• _READING TEXT_:

Edith B. Zelman Eulogy by Rabbi Barbara Penzner

EDITH GOLDBERG ZELMAN

died February 6, 2016 / 27 Shevat 5776         buried February 19 / 10 Adar I

 

“To everything there is a season, and a time for every purpose under heaven.” (Ecclesiastes 3:1-8)

 

Today we take time to remember what a remarkable woman Edith Zelman was and celebrate her life today. Yet we know that her passing brings a time of mourning and sadness. We extend our deepest sympathies to those whose lives have been forever changed by her life and death.

 

Describing the death of a parent, the author Joan Didion shared this reflection about grief from her memoir, The Year of Magical Thinking:

“despite our preparation, indeed, despite our age, dislodges things deep in us, sets off reactions that surprise us and that may cut free memories and feelings that we had thought gone to ground long ago. We might, in that indeterminate period they call mourning, be in a submarine, silent on the ocean’s bed, aware of the depth charges, now near and now far, buffeting us with recollections.”

 

Our time today is for recollections. Today we honor Edith, of course. But it is also the beginning of a major shift in the lives of her children, a time for all kinds of memories to arise.  We extend our deepest sympathies to her loving son Andy Zelman and his wife Doris Cahill, and to her devoted daughter Cindy Zelman. Today you have entered a new stage of adulthood, as you become the oldest generation. Those of us who have crossed that threshold know how jarring that transition can be. All of us offer you comfort and strength to begin life without your Mom.

(Items from a data source)
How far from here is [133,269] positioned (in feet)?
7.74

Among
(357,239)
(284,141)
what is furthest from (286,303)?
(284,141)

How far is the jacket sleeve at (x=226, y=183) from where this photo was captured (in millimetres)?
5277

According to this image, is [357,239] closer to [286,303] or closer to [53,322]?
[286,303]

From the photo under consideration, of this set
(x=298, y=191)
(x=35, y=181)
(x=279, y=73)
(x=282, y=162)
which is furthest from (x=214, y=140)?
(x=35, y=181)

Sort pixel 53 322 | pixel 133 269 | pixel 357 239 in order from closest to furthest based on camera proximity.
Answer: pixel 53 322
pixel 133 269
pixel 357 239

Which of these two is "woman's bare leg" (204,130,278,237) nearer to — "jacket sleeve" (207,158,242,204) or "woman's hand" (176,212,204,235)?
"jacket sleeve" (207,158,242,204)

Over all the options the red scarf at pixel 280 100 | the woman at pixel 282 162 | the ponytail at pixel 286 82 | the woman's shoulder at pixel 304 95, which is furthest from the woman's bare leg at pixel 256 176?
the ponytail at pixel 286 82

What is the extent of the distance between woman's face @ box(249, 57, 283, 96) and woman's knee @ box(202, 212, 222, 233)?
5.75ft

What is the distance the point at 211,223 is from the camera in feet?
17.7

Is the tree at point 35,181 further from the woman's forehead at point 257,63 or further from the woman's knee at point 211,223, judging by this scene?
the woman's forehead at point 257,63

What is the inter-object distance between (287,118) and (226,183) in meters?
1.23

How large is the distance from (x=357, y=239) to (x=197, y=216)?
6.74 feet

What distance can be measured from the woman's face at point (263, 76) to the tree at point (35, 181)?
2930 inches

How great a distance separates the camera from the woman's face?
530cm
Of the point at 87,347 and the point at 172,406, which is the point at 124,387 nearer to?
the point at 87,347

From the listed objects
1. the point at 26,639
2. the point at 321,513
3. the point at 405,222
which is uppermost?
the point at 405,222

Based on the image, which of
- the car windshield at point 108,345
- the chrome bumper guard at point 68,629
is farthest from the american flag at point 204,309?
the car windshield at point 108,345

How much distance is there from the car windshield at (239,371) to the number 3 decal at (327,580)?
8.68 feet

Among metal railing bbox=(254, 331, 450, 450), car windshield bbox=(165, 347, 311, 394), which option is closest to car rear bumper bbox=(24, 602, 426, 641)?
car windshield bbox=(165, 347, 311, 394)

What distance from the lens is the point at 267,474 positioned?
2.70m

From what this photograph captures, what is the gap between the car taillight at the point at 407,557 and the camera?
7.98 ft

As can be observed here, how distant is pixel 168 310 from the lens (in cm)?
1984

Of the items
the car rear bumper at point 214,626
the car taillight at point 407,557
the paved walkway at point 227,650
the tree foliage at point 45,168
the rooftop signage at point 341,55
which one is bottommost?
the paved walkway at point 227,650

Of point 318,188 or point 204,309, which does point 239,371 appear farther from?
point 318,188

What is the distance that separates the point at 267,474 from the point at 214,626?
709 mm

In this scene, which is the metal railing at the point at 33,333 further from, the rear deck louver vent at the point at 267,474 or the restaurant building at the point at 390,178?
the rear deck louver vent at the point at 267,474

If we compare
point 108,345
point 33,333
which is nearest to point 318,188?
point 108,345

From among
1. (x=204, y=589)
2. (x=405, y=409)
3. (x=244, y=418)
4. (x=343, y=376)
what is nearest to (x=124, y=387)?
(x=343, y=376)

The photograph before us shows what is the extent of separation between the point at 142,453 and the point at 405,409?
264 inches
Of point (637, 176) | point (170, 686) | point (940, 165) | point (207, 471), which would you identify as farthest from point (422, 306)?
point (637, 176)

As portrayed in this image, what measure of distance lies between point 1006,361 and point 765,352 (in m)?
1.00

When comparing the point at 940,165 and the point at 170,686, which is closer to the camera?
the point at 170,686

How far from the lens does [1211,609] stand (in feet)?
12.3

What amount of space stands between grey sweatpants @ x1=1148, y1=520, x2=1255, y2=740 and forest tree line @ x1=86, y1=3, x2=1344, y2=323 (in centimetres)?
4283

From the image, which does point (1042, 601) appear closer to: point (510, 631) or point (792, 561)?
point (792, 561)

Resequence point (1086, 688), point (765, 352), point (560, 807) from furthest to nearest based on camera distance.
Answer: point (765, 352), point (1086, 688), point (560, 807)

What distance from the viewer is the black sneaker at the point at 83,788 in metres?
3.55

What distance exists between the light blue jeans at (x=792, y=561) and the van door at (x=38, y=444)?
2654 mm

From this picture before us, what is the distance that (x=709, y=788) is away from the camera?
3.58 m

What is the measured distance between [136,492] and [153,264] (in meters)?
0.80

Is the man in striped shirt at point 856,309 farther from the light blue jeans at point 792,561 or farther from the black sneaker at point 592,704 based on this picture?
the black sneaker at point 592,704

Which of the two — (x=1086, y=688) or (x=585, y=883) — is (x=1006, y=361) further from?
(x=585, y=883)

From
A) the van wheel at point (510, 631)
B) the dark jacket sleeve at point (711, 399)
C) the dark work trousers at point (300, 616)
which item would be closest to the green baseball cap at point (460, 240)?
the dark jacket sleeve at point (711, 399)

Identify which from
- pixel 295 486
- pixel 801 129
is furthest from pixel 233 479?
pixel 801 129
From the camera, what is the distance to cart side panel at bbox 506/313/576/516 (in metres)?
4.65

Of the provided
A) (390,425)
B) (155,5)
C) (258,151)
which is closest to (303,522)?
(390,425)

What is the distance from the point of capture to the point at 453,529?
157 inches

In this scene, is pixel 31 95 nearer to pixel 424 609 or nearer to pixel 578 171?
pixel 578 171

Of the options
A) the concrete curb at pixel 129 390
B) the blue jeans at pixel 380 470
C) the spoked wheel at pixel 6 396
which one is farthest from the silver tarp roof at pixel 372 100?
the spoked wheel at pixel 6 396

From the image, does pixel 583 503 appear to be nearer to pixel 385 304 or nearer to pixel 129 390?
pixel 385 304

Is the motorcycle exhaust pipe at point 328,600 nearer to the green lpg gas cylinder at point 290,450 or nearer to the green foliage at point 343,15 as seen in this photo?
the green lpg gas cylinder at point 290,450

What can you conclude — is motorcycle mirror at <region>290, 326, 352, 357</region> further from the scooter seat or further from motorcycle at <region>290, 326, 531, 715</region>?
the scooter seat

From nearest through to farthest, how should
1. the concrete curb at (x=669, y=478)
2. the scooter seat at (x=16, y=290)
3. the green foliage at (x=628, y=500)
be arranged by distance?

• _ACTIVITY LIST_:
A) According to the eulogy for Edith Zelman, on what date was she buried?
B) State whether each statement agrees with the eulogy for Edith Zelman, answering yes or no and quoting the deciding words: (i) The eulogy cites Ecclesiastes 3:1-8. (ii) The Joan Didion reflection comes from a novel. (iii) Cindy Zelman is Edith's daughter.
C) Extend the eulogy for Edith Zelman, picking up after its final sentence.

• _RESULTS BY TASK_:
A) February 19 (10 Adar I).

B)
(i) Yes: "(Ecclesiastes 3:1-8)"
(ii) No: "from her memoir, The Year of Magical Thinking"
(iii) Yes: "her devoted daughter Cindy Zelman"

C)
 

We also offer condolences to Edith’s beloved granddaughters Sharon Gassett and her husband Daniel, and Natalie Zelman and her friend Mike Drake. As you reach new milestones in your lives, we pray that you feel your grandmother’s loving presence with you. May you see her smile at your future celebrations and know how much she loved you.

Rabbi Alan Steinbach has written:

A shooting star across the sky

In golden flaming arc;

A muffled groan of fragile life

Surrendering to the dark.

 

No weeping if a shooting star

Will never glow again;

What loss one vanished satellite

Where myriads remain?

 

But when life’s somber firmament

Contains a single star,

What darkness when its light is quenched,

How deep, how deep the scar!

I’d like to call on Edith’s daughter-in-law Doris, and her daughter Cindy to share their distinct and cherished memories.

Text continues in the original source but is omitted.